Data provided section start

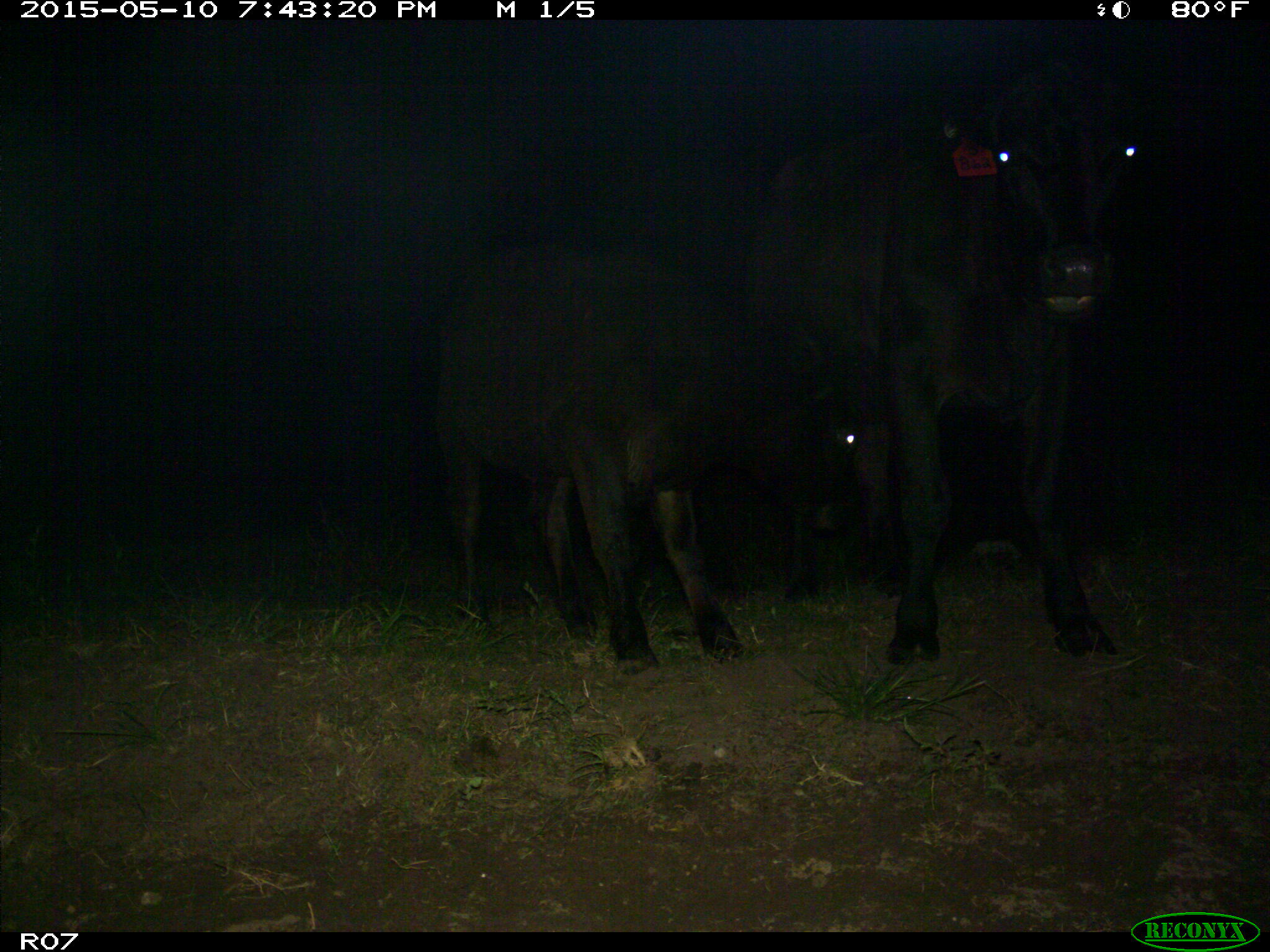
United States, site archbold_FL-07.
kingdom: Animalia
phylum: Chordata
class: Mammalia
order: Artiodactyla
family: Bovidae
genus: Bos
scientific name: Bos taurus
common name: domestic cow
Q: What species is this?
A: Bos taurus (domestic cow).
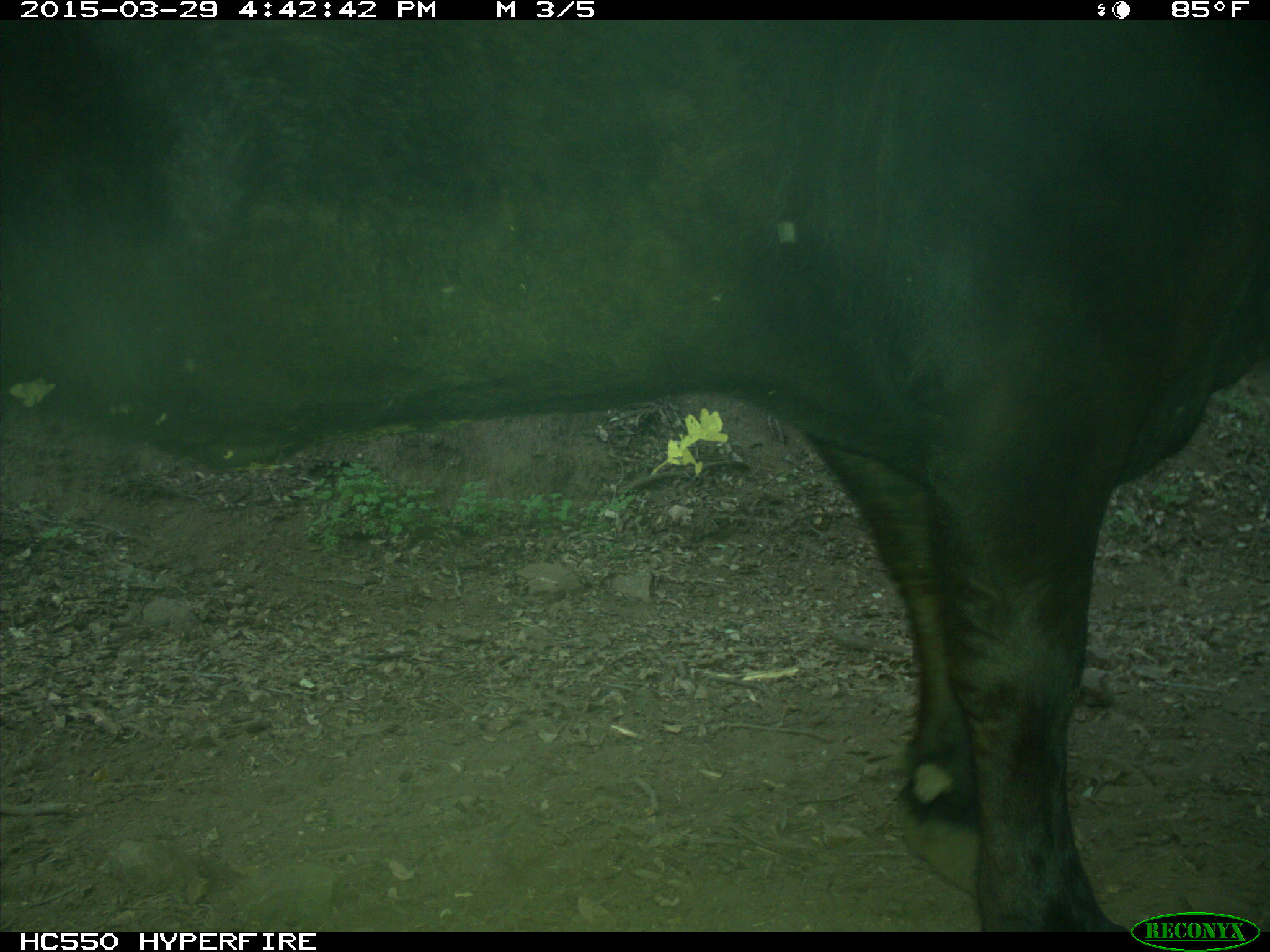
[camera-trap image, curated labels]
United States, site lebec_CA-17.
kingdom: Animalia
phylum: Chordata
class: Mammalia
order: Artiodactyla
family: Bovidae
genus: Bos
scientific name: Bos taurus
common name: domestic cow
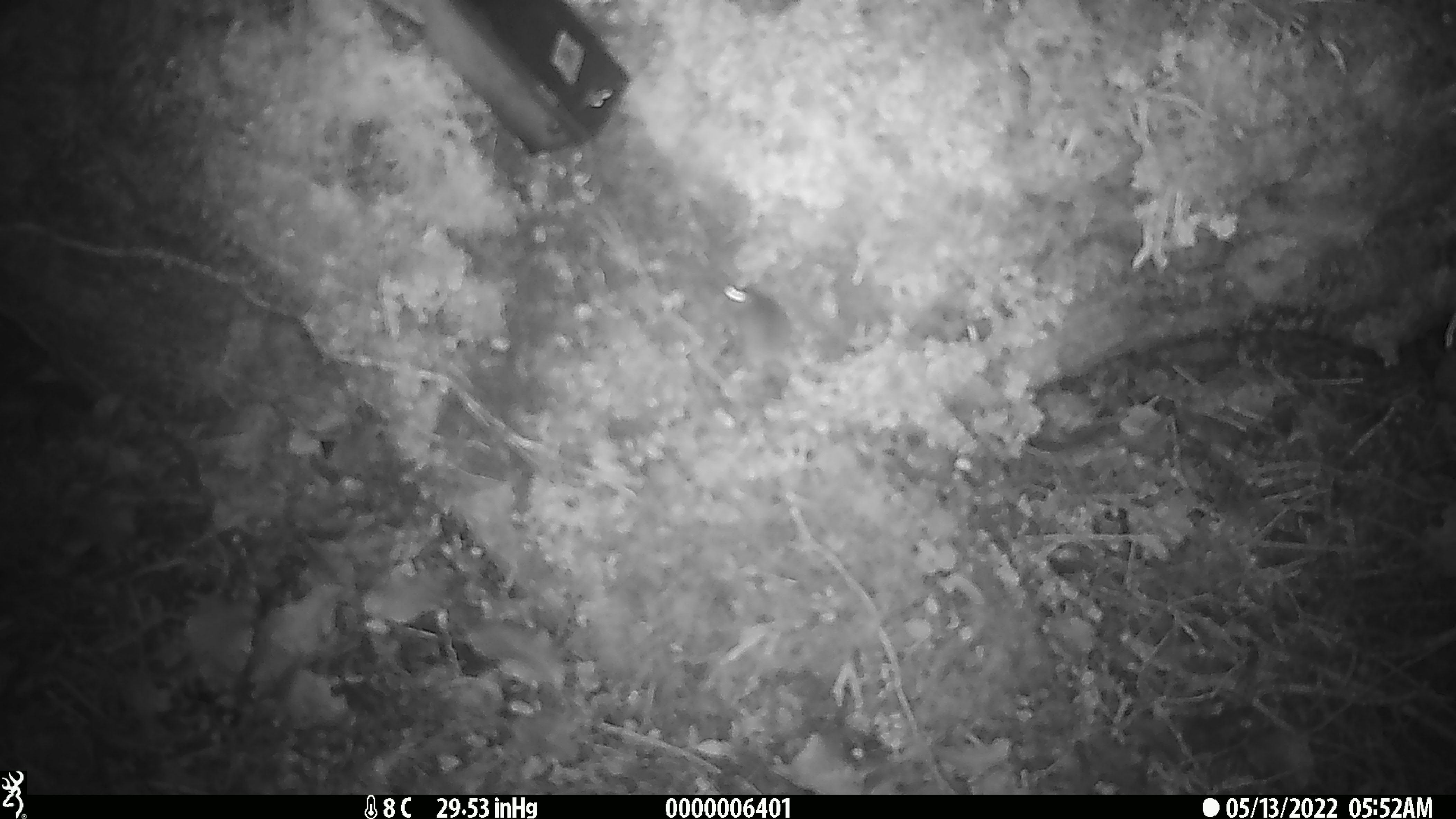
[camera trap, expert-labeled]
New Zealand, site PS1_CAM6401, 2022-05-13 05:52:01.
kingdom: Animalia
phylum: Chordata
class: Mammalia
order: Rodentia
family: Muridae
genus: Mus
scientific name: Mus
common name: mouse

Data provided section end

### What the exercise asks
Reproduce, word for word, every line starting at the line that contains "[camera trap, expert-labeled]" and ending with the final line of the entries.

### Solution for this task
[camera trap, expert-labeled]
New Zealand, site PS1_CAM6401, 2022-05-13 05:52:01.
kingdom: Animalia
phylum: Chordata
class: Mammalia
order: Rodentia
family: Muridae
genus: Mus
scientific name: Mus
common name: mouse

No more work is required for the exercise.